Au Portugal, tout est environ 40 % moins cher qu'en Californie. Les Américains profitent de la fiscalité avantageuse du Portugal et de sa politique de visas. Le pays maintient le golden visa, malgré les pressions de la Commission européenne. Ces expatriés, qu'ils soient retraités ou non, ont aussi plus de moyens, et ça se voit sur les prix de l'immobilier portugais. Certains quartiers sont devenus inaccessibles aux locaux. L'immobilier flambe, l'extrême droite progresse et inquiète… De quoi corner la carte postale portugaise.

Ces futurs expatriés qui s'inquiètent

Bart travaille dans la restauration et souhaitait immigrer en Italie. « Un projet né pendant la Covid », explique-t-il.

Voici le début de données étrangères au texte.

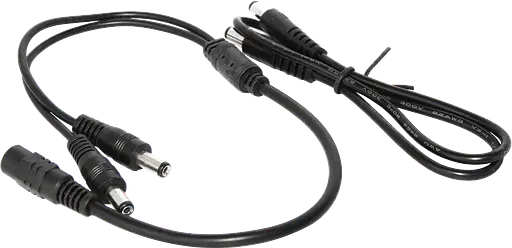 Источник бесперебойного питания (ИБП) для роутера Voltronic Mini UPS DC1018P 14000mAh black - фото 7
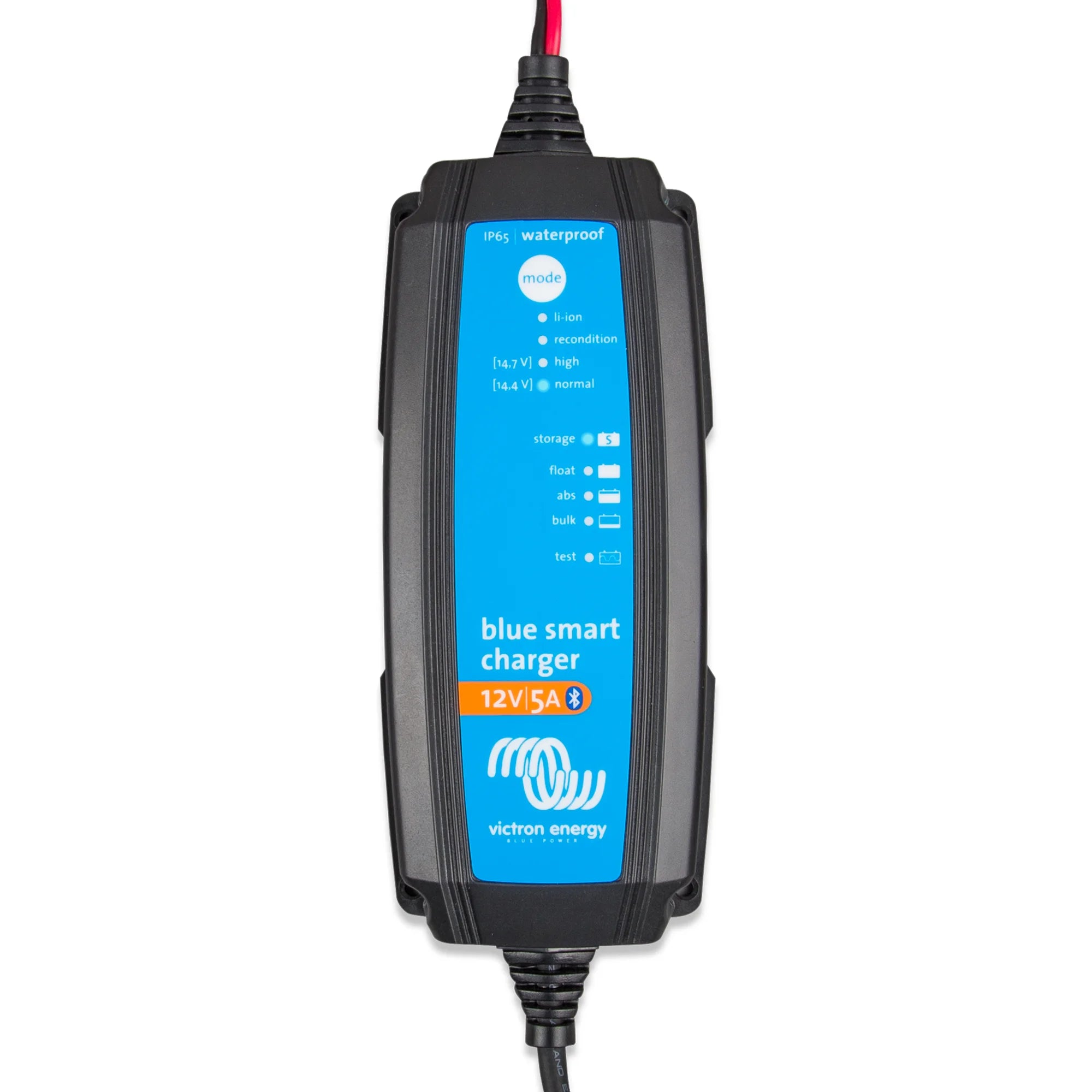 VoltaconSolar - BPC120533064R - Blue Smart IP65s Charger 12/5(1) 230V CEE 7/17 Retail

Bart apprend l'italien et retourne à l'école « à 35 ans, c'est dur ». S'il a l'expérience, il veut avoir des diplômes pour mettre toutes les chances de son côté. Mais le budget mis de côté ne suffit plus à voyager. Et le cœur n'y est plus. « Ça craint. Des grèves partout, la pauvreté partout, l'extrême droite en Italie… Avant, je m'en fichais, mais maintenant… Même si ce n'est pas fameux, je reste en France pour l'instant. » 

Nathalie, elle, maintient son projet d'expatriation en Espagne. Pragmatique, elle veut choisir une région où elle aura plus de chances de trouver un emploi. Elle cherche de l'aide sur le forum Expat.com : « […] Quels sont les quartiers à éviter, ceux à privilégier, pour l'école, le travail, les activités… ? » Alex penche plutôt pour les Pays-Bas, avec une expatriation prévue en 2023. « J'ai pas mal d'expérience dans la restauration et dans le service en général et j'ai un BTS management commercial opérationnel. [...] » Comme pour Nathalie, la question de l'emploi l'inquiète. « Est-ce qu'on trouve du travail et un logement assez facilement […] ?  Quel est le coût de la vie… ? »

« N'oubliez pas les expatriés pauvres ! » rappelle un couple de retraités français partis vivre en Grèce. Depuis la Covid, le nombre d'expatriés en difficulté est en hausse. Pensions non revalorisées, hausse du coût de la vie… De nombreux retraités suisses ont quitté leur pays pour fuir la précarité. Leur pension ne leur permettait pas de bien vivre en Suisse, mais était suffisante pour la France ou la République tchèque. La menace de récession vient compliquer le quotidien à l'étranger.

Risque de récession : envisager l'avenir

Loin de l'insouciance, les futurs expatriés pèsent encore plus qu'avant le pour et le contre. Les crises se succèdent, et les entreprises ne suivent plus forcément. Les entrepreneurs expatriés contraints de fermer boutique peuvent témoigner. Ils recommenceront certainement ailleurs, mais quand ? « C'est dur quand on a une petite structure. » « Les aides ne suffisent pas, et ne sont pas éternelles ». Pour les experts, la solution serait un retour à la normale sur la scène internationale : le retrait des forces russes, la libération de l'Ukraine, la reprise des échanges économiques sereins.